* [PROBLEM REQUIREMENTS]
Could you set down exactly the lines in the records below between the line holding "Monthly Environmental Monitoring" and the line holding "1c | | TISCH", inclusive?

#### RECORDS TO PROCESS

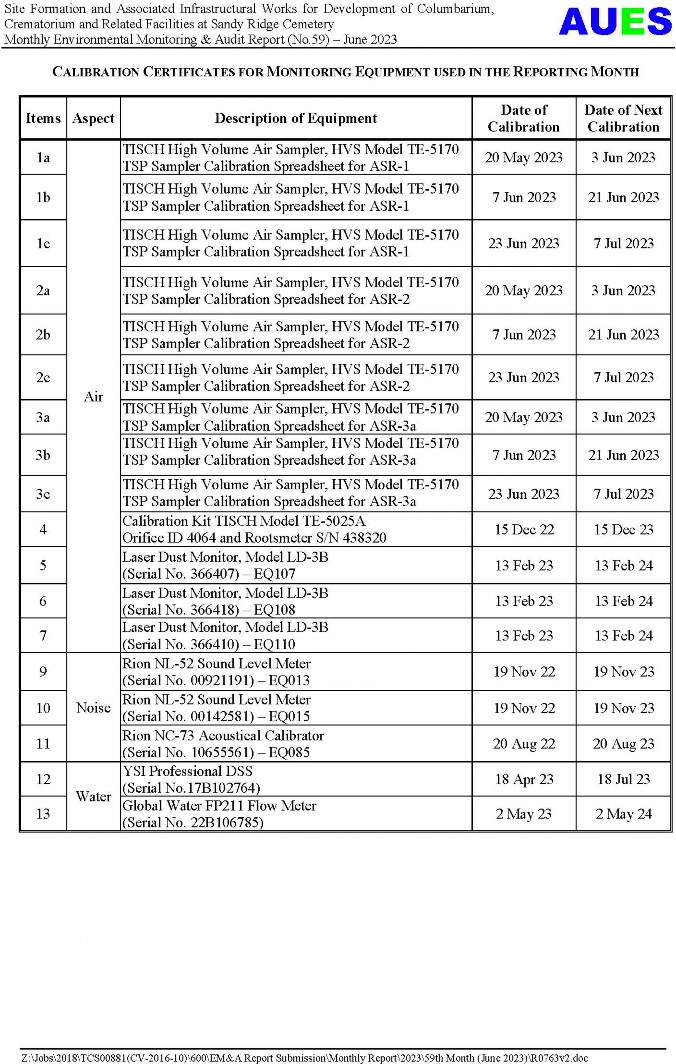 Site Formation and Associated Infrastructural Works for Development of Columbarium, Crematorium and Related Facilities at Sandy Ridge Cemetery
Monthly Environmental Monitoring & Audit Report (No.59) – June 2023

AUES

CALIBRATION CERTIFICATES FOR MONITORING EQUIPMENT USED IN THE REPORTING MONTH

| Items | Aspect | Description of Equipment | Date of Calibration | Date of Next Calibration |
|---|---|---|---|---|
| 1a | Air | TISCH High Volume Air Sampler, HVS Model TE-5170 TSP Sampler Calibration Spreadsheet for ASR-1 | 20 May 2023 | 3 Jun 2023 |
| 1b | | TISCH High Volume Air Sampler, HVS Model TE-5170 TSP Sampler Calibration Spreadsheet for ASR-1 | 7 Jun 2023 | 21 Jun 2023 |
| 1c | | TISCH High Volume Air Sampler, HVS Model TE-5170 TSP Sampler Calibration Spreadsheet for ASR-1 | 23 Jun 2023 | 7 Jul 2023 |
| 2a | | TISCH High Volume Air Sampler, HVS Model TE-5170 TSP Sampler Calibration Spreadsheet for ASR-2 | 20 May 2023 | 3 Jun 2023 |
| 2b | | TISCH High Volume Air Sampler, HVS Model TE-5170 TSP Sampler Calibration Spreadsheet for ASR-2 | 7 Jun 2023 | 21 Jun 2023 |
| 2c | | TISCH High Volume Air Sampler, HVS Model TE-5170 TSP Sampler Calibration Spreadsheet for ASR-2 | 23 Jun 2023 | 7 Jul 2023 |
| 3a | | TISCH High Volume Air Sampler, HVS Model TE-5170 TSP Sampler Calibration Spreadsheet for ASR-3a | 20 May 2023 | 3 Jun 2023 |
| 3b | | TISCH High Volume Air Sampler, HVS Model TE-5170 TSP Sampler Calibration Spreadsheet for ASR-3a | 7 Jun 2023 | 21 Jun 2023 |
| 3c | | TISCH High Volume Air Sampler, HVS Model TE-5170 TSP Sampler Calibration Spreadsheet for ASR-3a | 23 Jun 2023 | 7 Jul 2023 |
| 4 | | Calibration Kit TISCH Model TE-5025A Orifice ID 4064 and Rootsmeter S/N 438320 | 15 Dec 22 | 15 Dec 23 |
| 5 | | Laser Dust Monitor, Model LD-3B (Serial No. 366407) – EQ107 | 13 Feb 23 | 13 Feb 24 |
| 6 | | Laser Dust Monitor, Model LD-3B (Serial No. 366418) – EQ108 | 13 Feb 23 | 13 Feb 24 |
| 7 | | Laser Dust Monitor, Model LD-3B (Serial No. 366410) – EQ110 | 13 Feb 23 | 13 Feb 24 |
| 9 | Noise | Rion NL-52 Sound Level Meter (Serial No. 00921191) – EQ013 | 19 Nov 22 | 19 Nov 23 |
| 10 | | Rion NL-52 Sound Level Meter (Serial No. 00142581) – EQ015 | 19 Nov 22 | 19 Nov 23 |
| 11 | | Rion NC-73 Acoustical Calibrator (Serial No. 10655561) – EQ085 | 20 Aug 22 | 20 Aug 23 |
| 12 | Water | YSI Professional DSS (Serial No.17B102764) | 18 Apr 23 | 18 Jul 23 |
| 13 | | Global Water FP211 Flow Meter (Serial No. 22B106785) | 2 May 23 | 2 May 24 |

Z:\Jobs\2018\TCS00881(CV-2016-10)\600\EM&A Report Submission\Monthly Report\2023\59th Month (June 2023)\R0763v2.doc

########

* [COMPLETED TASK]
Monthly Environmental Monitoring & Audit Report (No.59) – June 2023

AUES

CALIBRATION CERTIFICATES FOR MONITORING EQUIPMENT USED IN THE REPORTING MONTH

| Items | Aspect | Description of Equipment | Date of Calibration | Date of Next Calibration |
|---|---|---|---|---|
| 1a | Air | TISCH High Volume Air Sampler, HVS Model TE-5170 TSP Sampler Calibration Spreadsheet for ASR-1 | 20 May 2023 | 3 Jun 2023 |
| 1b | | TISCH High Volume Air Sampler, HVS Model TE-5170 TSP Sampler Calibration Spreadsheet for ASR-1 | 7 Jun 2023 | 21 Jun 2023 |
| 1c | | TISCH High Volume Air Sampler, HVS Model TE-5170 TSP Sampler Calibration Spreadsheet for ASR-1 | 23 Jun 2023 | 7 Jul 2023 |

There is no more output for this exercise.